Top of Excerpted passage

Integral help: int x*arcsin(2x) dx -- by parts?

[synx]

how would i solve integral x*arcsin(2x) ?

Is there an easier way to do this then integration by parts? I keep trying and i'm not getting the right answer.

 

[galactus]

It's tricky, but 'parts' is probably the best way.

Try:

\(\displaystyle \L\\u=sin^{-1}(2x); \;\ dv=xdx; \;\ v=\frac{x^{2}}{2}; \;\ du=\frac{2}{\sqrt{1-4x^{2}}}\)


\(\displaystyle \L\\\frac{1}{2}x^{2}sin^{-1}(2x)-\int\frac{x^{2}}{\sqrt{1-4x^{2}}}dx\)

There are different aproaches, but you could let:

\(\displaystyle \L\\x=\frac{sin(u)}{2} \;\ and \;\ dx=\frac{cos(u)}{2}du\)

Which will whittle you down to:

\(\displaystyle \L\\\frac{1}{8}\int{sin^{2}(u)}du=\frac{u-sin(u)cos(u)}{16}\)

Resub:

\(\displaystyle \L\\\frac{sin^{-1}(2x)-2x\sqrt{1-4x^{2}}}{16}\)

Don't forget the other portion:

\(\displaystyle \L\\\frac{1}{2}x^{2}sin^{-1}(2x)-\left(\frac{sin^{-1}(2x)-2x\sqrt{1-4x^{2}}}{16}\right)\)

=\(\displaystyle \H\\\left[\frac{x^{2}}{2}-\frac{1}{16}\right]sin^{-1}(2x)+\frac{x\sqrt{1-4x^{2}}}{8}\)

Bottom of Excerpted passage
Top of Material provided

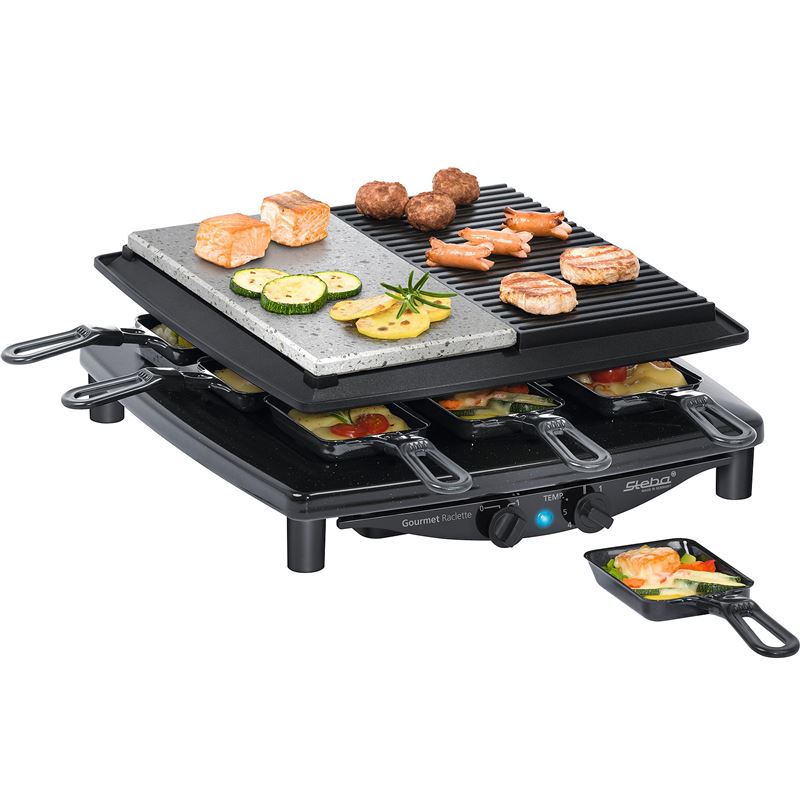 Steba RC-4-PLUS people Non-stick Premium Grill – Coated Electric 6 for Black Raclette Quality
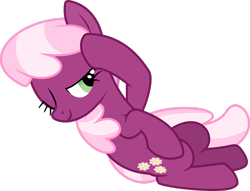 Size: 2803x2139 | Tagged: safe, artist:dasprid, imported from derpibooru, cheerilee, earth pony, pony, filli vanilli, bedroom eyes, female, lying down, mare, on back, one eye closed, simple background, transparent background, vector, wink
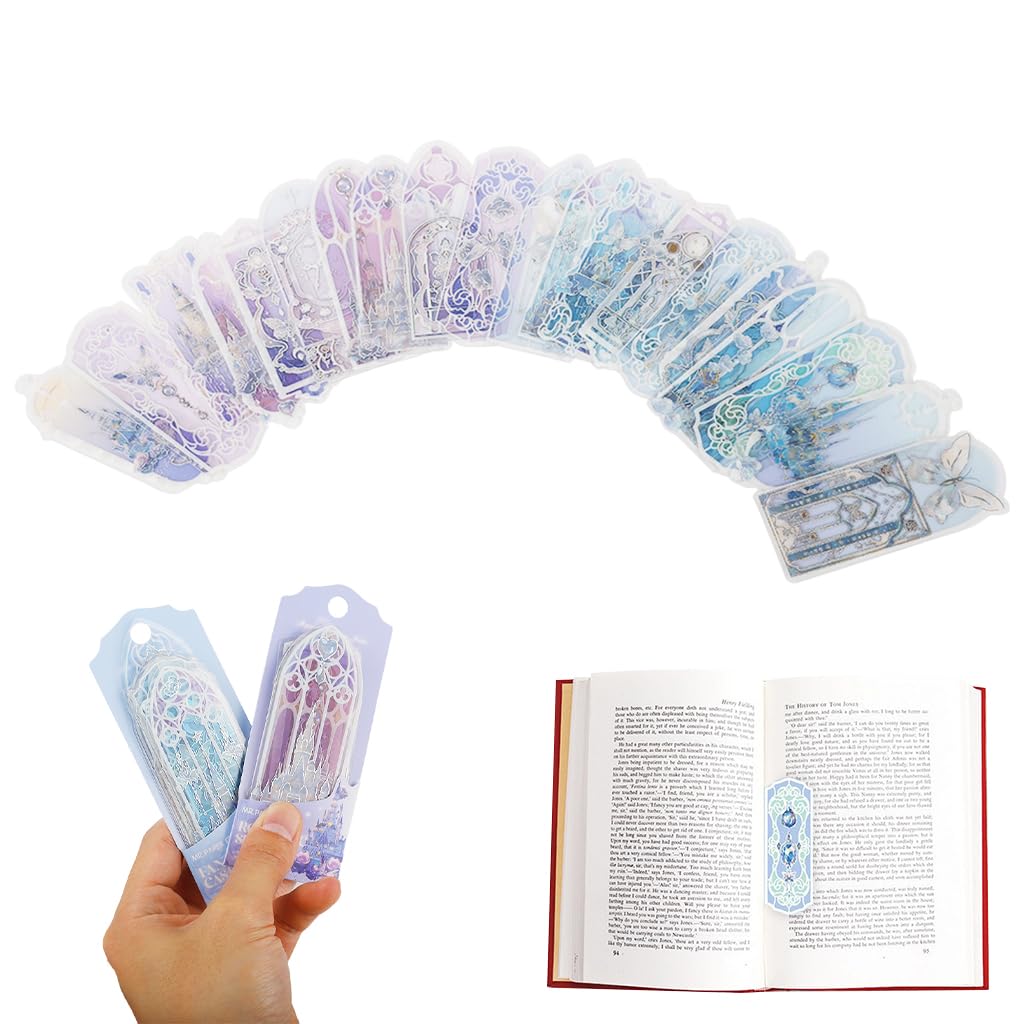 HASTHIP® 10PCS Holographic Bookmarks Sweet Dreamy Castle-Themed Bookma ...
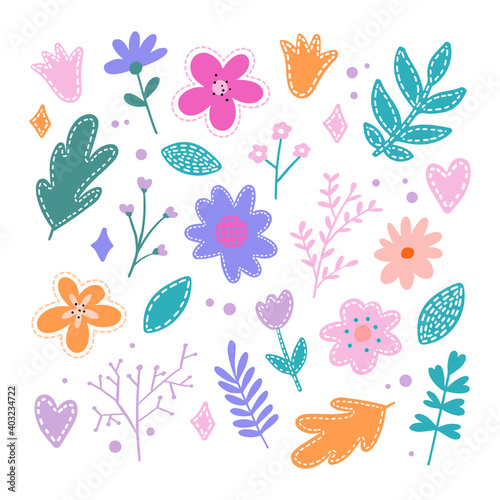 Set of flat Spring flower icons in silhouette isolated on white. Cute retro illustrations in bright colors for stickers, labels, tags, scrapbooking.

Bottom of Material provided

> [Apply what you read]
1: From the forum thread on integrating x*arcsin(2x), quote the passage starting at "Integral help: int" and ending at "the right answer.".
2: In the forum thread on integrating x*arcsin(2x), which method does the reply call probably the best way to solve the integral?

> [Per-task answers]
1:
Integral help: int x*arcsin(2x) dx -- by parts?

[synx]

how would i solve integral x*arcsin(2x) ?

Is there an easier way to do this then integration by parts? I keep trying and i'm not getting the right answer.

2: Integration by parts.